## Exercise
Go through the data and copy every line exactly, but not the images.

Records of spatial reasoning questions
* BEGIN *
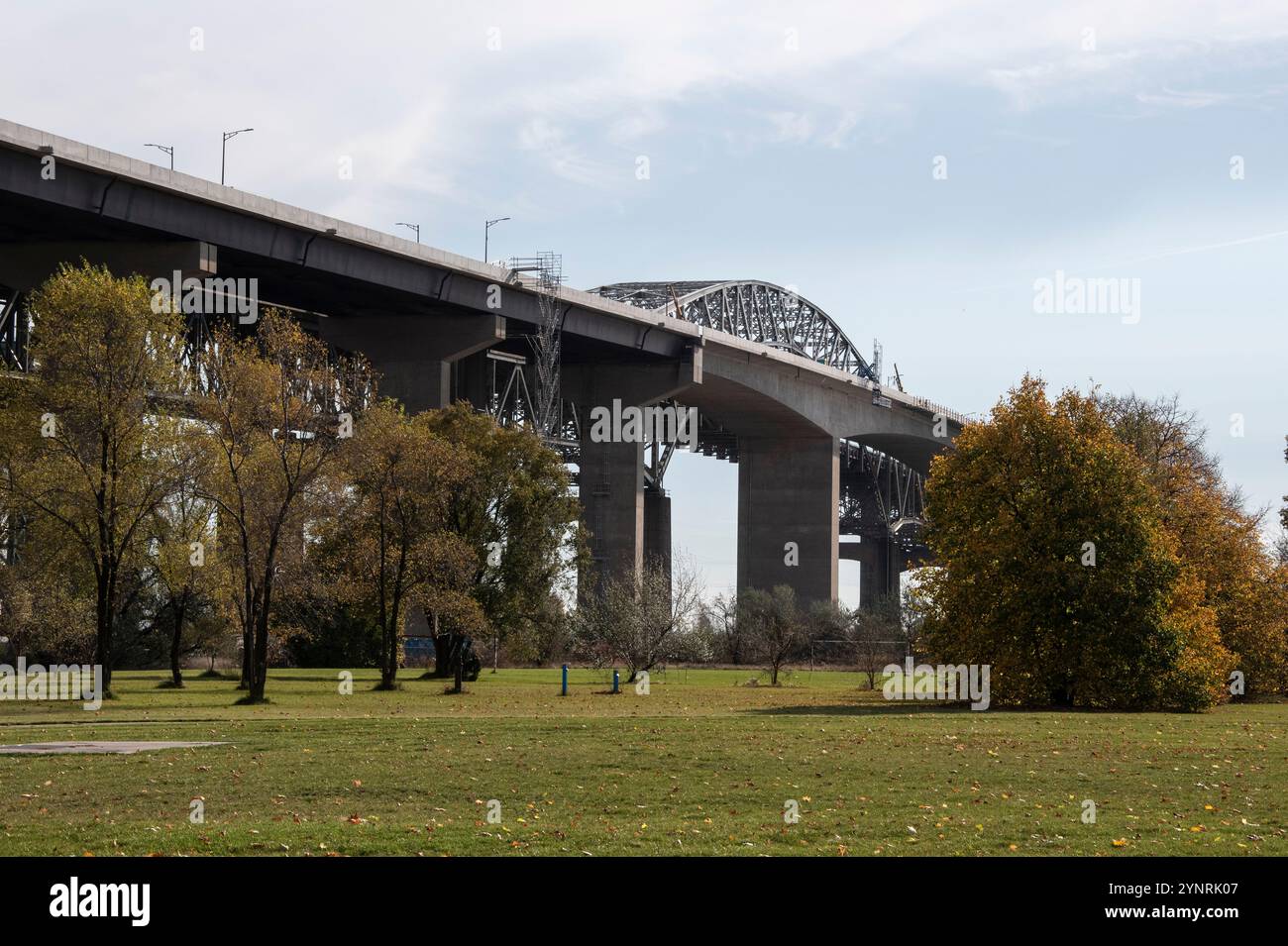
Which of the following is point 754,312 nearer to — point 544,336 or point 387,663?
point 544,336

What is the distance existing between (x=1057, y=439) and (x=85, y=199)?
3061 centimetres

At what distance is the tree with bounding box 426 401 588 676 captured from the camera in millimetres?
55969

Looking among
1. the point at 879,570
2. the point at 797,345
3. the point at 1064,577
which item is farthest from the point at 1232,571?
the point at 879,570

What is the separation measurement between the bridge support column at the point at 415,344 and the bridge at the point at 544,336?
88mm

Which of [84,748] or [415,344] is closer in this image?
[84,748]

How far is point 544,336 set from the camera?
69125mm

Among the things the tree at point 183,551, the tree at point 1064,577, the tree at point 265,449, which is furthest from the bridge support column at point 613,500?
the tree at point 1064,577

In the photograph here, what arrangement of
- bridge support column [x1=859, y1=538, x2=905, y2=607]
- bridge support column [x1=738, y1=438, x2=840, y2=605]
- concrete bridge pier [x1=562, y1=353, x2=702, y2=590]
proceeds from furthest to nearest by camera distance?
bridge support column [x1=859, y1=538, x2=905, y2=607] < bridge support column [x1=738, y1=438, x2=840, y2=605] < concrete bridge pier [x1=562, y1=353, x2=702, y2=590]

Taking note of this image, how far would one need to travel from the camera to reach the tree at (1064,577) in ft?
121

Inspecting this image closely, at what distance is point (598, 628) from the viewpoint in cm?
6456

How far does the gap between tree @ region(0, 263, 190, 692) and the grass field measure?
8530 millimetres

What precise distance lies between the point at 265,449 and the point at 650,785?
97.9 feet

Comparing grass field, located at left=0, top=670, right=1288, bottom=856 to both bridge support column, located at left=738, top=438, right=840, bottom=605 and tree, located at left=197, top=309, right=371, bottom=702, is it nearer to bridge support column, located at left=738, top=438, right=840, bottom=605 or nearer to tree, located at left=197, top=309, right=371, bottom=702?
* END *
## Task output
Which of the following is point 754,312 nearer to — point 544,336 or point 387,663?
point 544,336

What is the distance existing between (x=1057, y=439) and (x=85, y=199)?
3061 centimetres

At what distance is the tree with bounding box 426 401 588 676 captured from the camera in millimetres?
55969

Looking among
1. the point at 879,570
2. the point at 797,345
3. the point at 1064,577
which item is farthest from the point at 1232,571?
the point at 879,570

What is the separation measurement between the bridge support column at the point at 415,344 and the bridge at the point at 544,336?
88mm

Which of [84,748] or [415,344] is closer in this image?
[84,748]

How far is point 544,336 set from the camera?
69125mm

Among the things the tree at point 183,551, the tree at point 1064,577, the tree at point 265,449, which is furthest from the bridge support column at point 613,500?
the tree at point 1064,577

In the photograph here, what arrangement of
- bridge support column [x1=859, y1=538, x2=905, y2=607]
- bridge support column [x1=738, y1=438, x2=840, y2=605]
- concrete bridge pier [x1=562, y1=353, x2=702, y2=590]
proceeds from furthest to nearest by camera distance?
bridge support column [x1=859, y1=538, x2=905, y2=607] < bridge support column [x1=738, y1=438, x2=840, y2=605] < concrete bridge pier [x1=562, y1=353, x2=702, y2=590]

Taking note of this image, how far would one need to travel from the camera to reach the tree at (1064,577) in ft?
121

Inspecting this image closely, at what distance is point (598, 628) from the viewpoint in cm?
6456

How far does the gap between tree @ region(0, 263, 190, 692) and the grass field measure?
8530 millimetres

What precise distance lies between the point at 265,449 and the point at 650,785?
97.9 feet

Comparing grass field, located at left=0, top=670, right=1288, bottom=856 to both bridge support column, located at left=738, top=438, right=840, bottom=605 and tree, located at left=197, top=309, right=371, bottom=702, is it nearer to bridge support column, located at left=738, top=438, right=840, bottom=605 or nearer to tree, located at left=197, top=309, right=371, bottom=702?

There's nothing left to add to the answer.